» SELECTED TEXT
——
Differences Between MindSpore and PyTorch
Differences Between MindSpore and PyTorch APIs
torch.device
When building a model, PyTorch usually uses torch.device to specify the device to which the model and data are bound, that is, whether the device is on the CPU or GPU. If multiple GPUs are supported, you can also specify the GPU sequence number. After binding a device, you need to deploy the model and data to the device. The code is as follows:
import os
import torch
from torch import nn
# bind to the GPU 0 if GPU is available, otherwise bind to CPU
device = torch.device("cuda:0" if torch.cuda.is_available() else "cpu") # Single GPU or CPU
# deploy model to specified hardware
model.to(device)
# deploy data to specified hardware
data.to(device)
# distribute training on multiple GPUs
if torch.cuda.device_count() > 1:
model = nn.DataParallel(model, device_ids=[0,1,2])
model.to(device)
# set available device
os.environ['CUDA_VISIBLE_DEVICE']='1'
model.cuda()
In MindSpore, the device_target
parameter in context specifies the device bound to the model, and the device_id parameter
specifies the device sequence number. Different from PyTorch, once the device is successfully set, the input data and model are copied to the specified device for execution by default. You do not need to and cannot change the type of the device where the data and model run. The sample code is as follows:
import mindspore as ms
ms.set_context(device_target='Ascend', device_id=0)
# define net
Model = ..
# define dataset
dataset = ..
# training, automatically deploy to Ascend according to device_target
Model.train(1, dataset)
In addition, the Tensor
returned after the network runs is copied to the CPU device by default. You can directly access and modify the Tensor
, including converting the Tensor
to the numpy
format. Unlike PyTorch, you do not need to run the tensor.cpu
command and then convert the Tensor
to the NumPy format.
——
» ENTRIES PROVIDED

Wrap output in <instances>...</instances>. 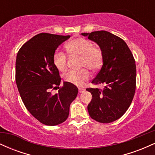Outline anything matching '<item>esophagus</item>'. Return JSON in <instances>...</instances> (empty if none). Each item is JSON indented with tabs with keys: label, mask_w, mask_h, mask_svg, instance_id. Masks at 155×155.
<instances>
[{
	"label": "esophagus",
	"mask_w": 155,
	"mask_h": 155,
	"mask_svg": "<svg viewBox=\"0 0 155 155\" xmlns=\"http://www.w3.org/2000/svg\"><path fill=\"white\" fill-rule=\"evenodd\" d=\"M85 91V90L84 88H79V92L80 93H81V92H84Z\"/></svg>",
	"instance_id": "obj_1"
}]
</instances>
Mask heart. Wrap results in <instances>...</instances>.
<instances>
[{
  "label": "heart",
  "mask_w": 155,
  "mask_h": 155,
  "mask_svg": "<svg viewBox=\"0 0 155 155\" xmlns=\"http://www.w3.org/2000/svg\"><path fill=\"white\" fill-rule=\"evenodd\" d=\"M67 53L71 56H79V71H70L65 74L63 79L68 83L76 86H81L90 77L88 69L96 71L99 70L104 62V53L98 46L94 45L91 41L84 38H76L68 42L65 45ZM68 58L65 52L57 50L53 54V63L58 71L64 72L68 67ZM87 68L86 69V68Z\"/></svg>",
  "instance_id": "obj_1"
}]
</instances>
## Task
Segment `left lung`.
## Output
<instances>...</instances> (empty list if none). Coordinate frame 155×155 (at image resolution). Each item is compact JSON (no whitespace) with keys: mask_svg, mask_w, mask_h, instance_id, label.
Listing matches in <instances>:
<instances>
[{"mask_svg":"<svg viewBox=\"0 0 155 155\" xmlns=\"http://www.w3.org/2000/svg\"><path fill=\"white\" fill-rule=\"evenodd\" d=\"M81 34L96 42L104 53V63L92 84L106 87L86 89L92 96L89 114L97 122L110 123L120 119L132 103L136 87V61L123 39L109 32Z\"/></svg>","mask_w":155,"mask_h":155,"instance_id":"8db88e82","label":"left lung"}]
</instances>
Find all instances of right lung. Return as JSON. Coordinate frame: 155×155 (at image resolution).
Here are the masks:
<instances>
[{
	"mask_svg": "<svg viewBox=\"0 0 155 155\" xmlns=\"http://www.w3.org/2000/svg\"><path fill=\"white\" fill-rule=\"evenodd\" d=\"M42 33L35 35L19 49L16 59L15 80L19 95L28 111L46 125L65 122L69 108L78 94L74 84L61 81L59 71L53 63L58 46L70 38ZM59 88L53 94V89Z\"/></svg>",
	"mask_w": 155,
	"mask_h": 155,
	"instance_id": "add662e5",
	"label": "right lung"
}]
</instances>
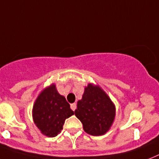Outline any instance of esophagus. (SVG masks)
I'll list each match as a JSON object with an SVG mask.
<instances>
[{
    "instance_id": "34e87169",
    "label": "esophagus",
    "mask_w": 159,
    "mask_h": 159,
    "mask_svg": "<svg viewBox=\"0 0 159 159\" xmlns=\"http://www.w3.org/2000/svg\"><path fill=\"white\" fill-rule=\"evenodd\" d=\"M70 107H71V109H72L73 111H74L76 109V108H77V104H76L75 103H73V104H71Z\"/></svg>"
}]
</instances>
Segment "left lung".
<instances>
[{
  "mask_svg": "<svg viewBox=\"0 0 159 159\" xmlns=\"http://www.w3.org/2000/svg\"><path fill=\"white\" fill-rule=\"evenodd\" d=\"M75 115L89 135H102L109 131L115 117V106L99 86L88 84L77 101Z\"/></svg>",
  "mask_w": 159,
  "mask_h": 159,
  "instance_id": "obj_1",
  "label": "left lung"
}]
</instances>
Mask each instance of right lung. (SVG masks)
Masks as SVG:
<instances>
[{"label":"right lung","instance_id":"right-lung-1","mask_svg":"<svg viewBox=\"0 0 159 159\" xmlns=\"http://www.w3.org/2000/svg\"><path fill=\"white\" fill-rule=\"evenodd\" d=\"M74 114L64 96L58 93L55 84L40 93L33 109V121L43 135L55 137L63 130L65 119Z\"/></svg>","mask_w":159,"mask_h":159}]
</instances>
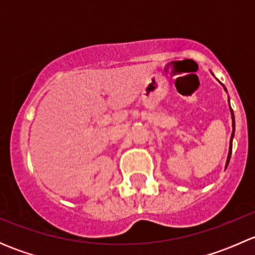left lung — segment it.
<instances>
[{
    "mask_svg": "<svg viewBox=\"0 0 255 255\" xmlns=\"http://www.w3.org/2000/svg\"><path fill=\"white\" fill-rule=\"evenodd\" d=\"M231 115H232V120H233V132H232V135H231V145H230V153H228V159H227V164H226V166L228 165V163H230V159H231V153H232V138H233V134H235V115H233V110L231 109Z\"/></svg>",
    "mask_w": 255,
    "mask_h": 255,
    "instance_id": "left-lung-1",
    "label": "left lung"
}]
</instances>
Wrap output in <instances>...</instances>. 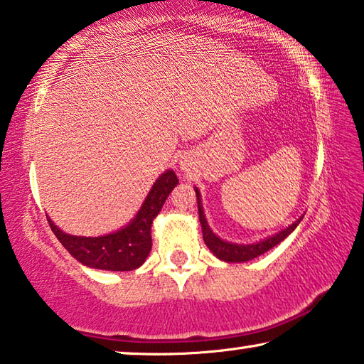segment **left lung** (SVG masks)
Listing matches in <instances>:
<instances>
[{"mask_svg":"<svg viewBox=\"0 0 364 364\" xmlns=\"http://www.w3.org/2000/svg\"><path fill=\"white\" fill-rule=\"evenodd\" d=\"M196 198H198L199 220H200V225H203V236H204L205 245L218 259H222V261H227V262H246L264 255V252H267L269 250H272L274 246L279 245L280 241H284L287 236L298 227L299 220H301V218H299V220L291 223L288 228L282 230L280 233L270 236V238L264 241H259L256 245H235V243H228V241H222L218 236L212 233V230L209 228V225H207V220L204 217L203 207H200V198H199L198 189H196Z\"/></svg>","mask_w":364,"mask_h":364,"instance_id":"1","label":"left lung"}]
</instances>
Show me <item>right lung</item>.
Here are the masks:
<instances>
[{
	"label": "right lung",
	"instance_id": "right-lung-1",
	"mask_svg": "<svg viewBox=\"0 0 364 364\" xmlns=\"http://www.w3.org/2000/svg\"><path fill=\"white\" fill-rule=\"evenodd\" d=\"M176 184L178 178L175 171H165L154 183L146 203L142 204L134 220L128 227L118 230L117 233L97 236V238L73 236L63 233L48 218L50 228L60 240V243L69 251V255L84 265L103 270L137 269L151 252L152 220L161 210L164 203Z\"/></svg>",
	"mask_w": 364,
	"mask_h": 364
}]
</instances>
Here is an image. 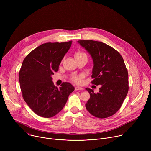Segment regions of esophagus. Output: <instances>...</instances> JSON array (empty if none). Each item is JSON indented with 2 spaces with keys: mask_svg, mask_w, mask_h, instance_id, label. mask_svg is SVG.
<instances>
[{
  "mask_svg": "<svg viewBox=\"0 0 151 151\" xmlns=\"http://www.w3.org/2000/svg\"><path fill=\"white\" fill-rule=\"evenodd\" d=\"M75 90L76 91H78V90H83V88L82 87H75Z\"/></svg>",
  "mask_w": 151,
  "mask_h": 151,
  "instance_id": "1",
  "label": "esophagus"
}]
</instances>
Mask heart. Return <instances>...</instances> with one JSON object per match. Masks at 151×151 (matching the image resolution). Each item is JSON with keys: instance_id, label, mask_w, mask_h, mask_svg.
Returning a JSON list of instances; mask_svg holds the SVG:
<instances>
[{"instance_id": "1", "label": "heart", "mask_w": 151, "mask_h": 151, "mask_svg": "<svg viewBox=\"0 0 151 151\" xmlns=\"http://www.w3.org/2000/svg\"><path fill=\"white\" fill-rule=\"evenodd\" d=\"M85 55V54L83 52L78 51V52H76L75 54V57L80 56V55ZM82 78H83L82 75H74V76H72V80L76 83H81L82 82Z\"/></svg>"}]
</instances>
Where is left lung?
I'll use <instances>...</instances> for the list:
<instances>
[{
	"label": "left lung",
	"instance_id": "obj_1",
	"mask_svg": "<svg viewBox=\"0 0 151 151\" xmlns=\"http://www.w3.org/2000/svg\"><path fill=\"white\" fill-rule=\"evenodd\" d=\"M78 42L87 50L93 60L91 83L100 85L99 92L86 88L90 98L85 104L93 116L106 118L114 115L119 109L128 93V71L123 58L114 48L104 43L92 40Z\"/></svg>",
	"mask_w": 151,
	"mask_h": 151
}]
</instances>
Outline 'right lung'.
<instances>
[{
	"mask_svg": "<svg viewBox=\"0 0 151 151\" xmlns=\"http://www.w3.org/2000/svg\"><path fill=\"white\" fill-rule=\"evenodd\" d=\"M72 42L43 44L31 51L23 61L19 73L23 97L30 108L40 116L51 118L57 115L75 90L69 82H63L58 89L51 77L58 71Z\"/></svg>",
	"mask_w": 151,
	"mask_h": 151,
	"instance_id": "1",
	"label": "right lung"
}]
</instances>
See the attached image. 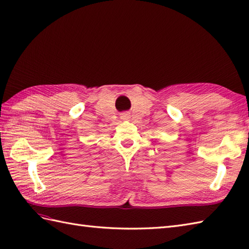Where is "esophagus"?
<instances>
[{
  "mask_svg": "<svg viewBox=\"0 0 249 249\" xmlns=\"http://www.w3.org/2000/svg\"><path fill=\"white\" fill-rule=\"evenodd\" d=\"M121 119H123V120H127V119H129V114H128V113H123L122 116H121Z\"/></svg>",
  "mask_w": 249,
  "mask_h": 249,
  "instance_id": "1",
  "label": "esophagus"
}]
</instances>
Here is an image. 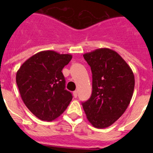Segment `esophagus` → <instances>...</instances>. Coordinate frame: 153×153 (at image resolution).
I'll return each instance as SVG.
<instances>
[{
  "label": "esophagus",
  "instance_id": "obj_1",
  "mask_svg": "<svg viewBox=\"0 0 153 153\" xmlns=\"http://www.w3.org/2000/svg\"><path fill=\"white\" fill-rule=\"evenodd\" d=\"M73 95H74V97H75V98H76V97H77V91H74V93H73Z\"/></svg>",
  "mask_w": 153,
  "mask_h": 153
}]
</instances>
——
» SET PROBLEM
Retype the passage of the MindSpore and PyTorch comparison starting at "# deploy data" and ending at "model.cuda()". The rows were taken from a separate source.

» SOLUTION TO THE EXERCISE
# deploy data to specified hardware
data.to(device)
# distribute training on multiple GPUs
if torch.cuda.device_count() > 1:
model = nn.DataParallel(model, device_ids=[0,1,2])
model.to(device)
# set available device
os.environ['CUDA_VISIBLE_DEVICE']='1'
model.cuda()